→ **Source document**:

((

This year’s theme of Navigating Currents aims to do this by showcasing films through a digital platform and featuring short films in the main competition lineup. With these shifts, the festival makes narratives from filmmakers more accessible and variable. Here are my two favorites from the lineup of six short films from Competition Set B.
Kids on Fire (dir. Kyle Nieva)
Exploration of one’s sexuality and gender during adolescence in the Philippine setting is an experience commonly intertwined with religion. Our initial encounters and exposure to such matters are dictated and demonized by religious leaders, emphasizing its harms with no proper clarity. Kids on Fire tackles this through the supernatural: a young boy gaining some kind of divine ability to cause earthquakes whenever he masturbates in his religious camp. The film’s exaggerated and hyperbolic depiction of this provides a satirical look into religious camps’ absurd and obscured treatment of the youth. It’s a comic relief to witness the boy’s confusion about coming to terms with his newfound ability, which is reminiscent of the experience of shame or guilt one deals with as they navigate these acts and feelings commonly depicted as a sin.
Beauty Queen (dir. Myra Aquino)

))

→ **Apply what you read**:
a – Answer these questions using the festival review.
(i) What is this year's theme?
(ii) How many short films are in the lineup for Competition Set B?
(iii) Who directed Kids on Fire?
b – Return the part of the festival review that begins at the words "Exploration of one’s" and stops after "(dir. Myra Aquino)", copied without any changes.
The lines that follow come from a different source than the festival review.

→ **Dataset section**:
((

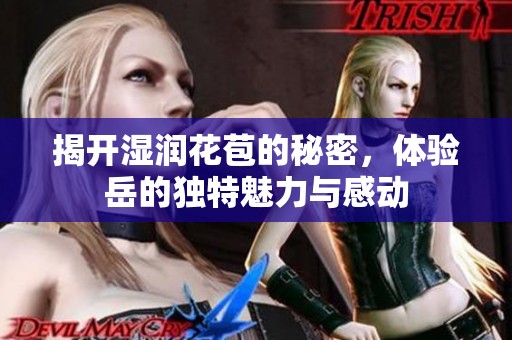 揭开湿润花苞的秘密，体验岳的独特魅力与感动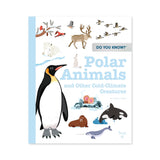 Do You Know? Polar Animals and Other Cold-Climate Creatures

))

→ **Answers to the tasks**:
a –
(i) Navigating Currents
(ii) Six
(iii) Kyle Nieva

b –
Exploration of one’s sexuality and gender during adolescence in the Philippine setting is an experience commonly intertwined with religion. Our initial encounters and exposure to such matters are dictated and demonized by religious leaders, emphasizing its harms with no proper clarity. Kids on Fire tackles this through the supernatural: a young boy gaining some kind of divine ability to cause earthquakes whenever he masturbates in his religious camp. The film’s exaggerated and hyperbolic depiction of this provides a satirical look into religious camps’ absurd and obscured treatment of the youth. It’s a comic relief to witness the boy’s confusion about coming to terms with his newfound ability, which is reminiscent of the experience of shame or guilt one deals with as they navigate these acts and feelings commonly depicted as a sin.
Beauty Queen (dir. Myra Aquino)